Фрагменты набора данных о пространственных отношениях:
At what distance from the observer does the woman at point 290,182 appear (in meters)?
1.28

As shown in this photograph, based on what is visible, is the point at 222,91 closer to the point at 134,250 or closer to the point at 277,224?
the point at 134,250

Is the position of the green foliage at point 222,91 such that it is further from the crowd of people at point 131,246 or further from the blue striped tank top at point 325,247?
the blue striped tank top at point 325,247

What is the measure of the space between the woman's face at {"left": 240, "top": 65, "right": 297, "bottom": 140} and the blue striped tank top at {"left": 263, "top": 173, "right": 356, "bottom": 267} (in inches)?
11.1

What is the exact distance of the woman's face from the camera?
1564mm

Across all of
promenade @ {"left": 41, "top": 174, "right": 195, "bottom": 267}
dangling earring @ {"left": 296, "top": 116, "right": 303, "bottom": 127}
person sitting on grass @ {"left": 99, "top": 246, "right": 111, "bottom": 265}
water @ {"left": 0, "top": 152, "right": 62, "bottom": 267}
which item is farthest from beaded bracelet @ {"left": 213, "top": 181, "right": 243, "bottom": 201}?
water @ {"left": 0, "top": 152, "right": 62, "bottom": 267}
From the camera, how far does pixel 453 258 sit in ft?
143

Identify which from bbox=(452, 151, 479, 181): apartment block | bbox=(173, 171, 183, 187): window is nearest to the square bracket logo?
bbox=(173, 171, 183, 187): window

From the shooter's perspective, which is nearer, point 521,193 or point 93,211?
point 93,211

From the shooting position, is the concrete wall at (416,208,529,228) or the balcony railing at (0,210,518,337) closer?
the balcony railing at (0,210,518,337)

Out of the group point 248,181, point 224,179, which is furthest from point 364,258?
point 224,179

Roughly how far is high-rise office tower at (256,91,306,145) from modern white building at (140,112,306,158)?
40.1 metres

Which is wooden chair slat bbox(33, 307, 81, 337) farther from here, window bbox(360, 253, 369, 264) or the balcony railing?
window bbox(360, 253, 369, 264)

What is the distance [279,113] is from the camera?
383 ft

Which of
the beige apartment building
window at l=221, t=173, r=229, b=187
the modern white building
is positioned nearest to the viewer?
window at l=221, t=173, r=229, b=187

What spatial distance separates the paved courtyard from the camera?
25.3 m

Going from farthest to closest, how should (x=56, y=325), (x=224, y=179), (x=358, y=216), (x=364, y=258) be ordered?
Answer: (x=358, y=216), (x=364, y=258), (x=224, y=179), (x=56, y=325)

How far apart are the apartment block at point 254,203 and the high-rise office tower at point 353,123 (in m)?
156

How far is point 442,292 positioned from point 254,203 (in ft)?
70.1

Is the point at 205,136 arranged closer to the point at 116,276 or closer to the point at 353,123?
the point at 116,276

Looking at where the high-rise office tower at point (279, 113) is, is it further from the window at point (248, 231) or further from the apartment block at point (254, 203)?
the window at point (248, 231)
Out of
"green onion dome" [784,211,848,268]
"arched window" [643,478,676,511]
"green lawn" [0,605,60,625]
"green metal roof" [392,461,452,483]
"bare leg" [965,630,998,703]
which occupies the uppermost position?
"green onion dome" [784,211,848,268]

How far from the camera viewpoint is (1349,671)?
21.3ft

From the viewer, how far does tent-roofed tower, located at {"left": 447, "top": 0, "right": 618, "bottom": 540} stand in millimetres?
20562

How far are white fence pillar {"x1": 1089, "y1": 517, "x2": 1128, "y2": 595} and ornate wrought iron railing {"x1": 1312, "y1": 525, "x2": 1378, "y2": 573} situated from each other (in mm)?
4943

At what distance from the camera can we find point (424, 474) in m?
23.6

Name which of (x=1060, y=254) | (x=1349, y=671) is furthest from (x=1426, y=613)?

[Суть задания] Представьте записи на участке от строки, содержащей "From the shooter's", до строки, содержащей "40.1 metres", включительно в виде CSV из двух столбцов «вход» и «выход». Каждой записи должна соответствовать одна строка, где текст записи и ответ стоят в отдельных полях в кавычках, а переносы строк заменены пробелами.

[Результат выполнения]
вход,выход
"From the shooter's perspective, which is nearer, point 521,193 or point 93,211?","point 93,211"
"From the shooting position, is the concrete wall at (416,208,529,228) or the balcony railing at (0,210,518,337) closer?","the balcony railing at (0,210,518,337)"
"Out of the group point 248,181, point 224,179, which is furthest from point 364,258?","point 224,179"
"Roughly how far is high-rise office tower at (256,91,306,145) from modern white building at (140,112,306,158)?","40.1 metres"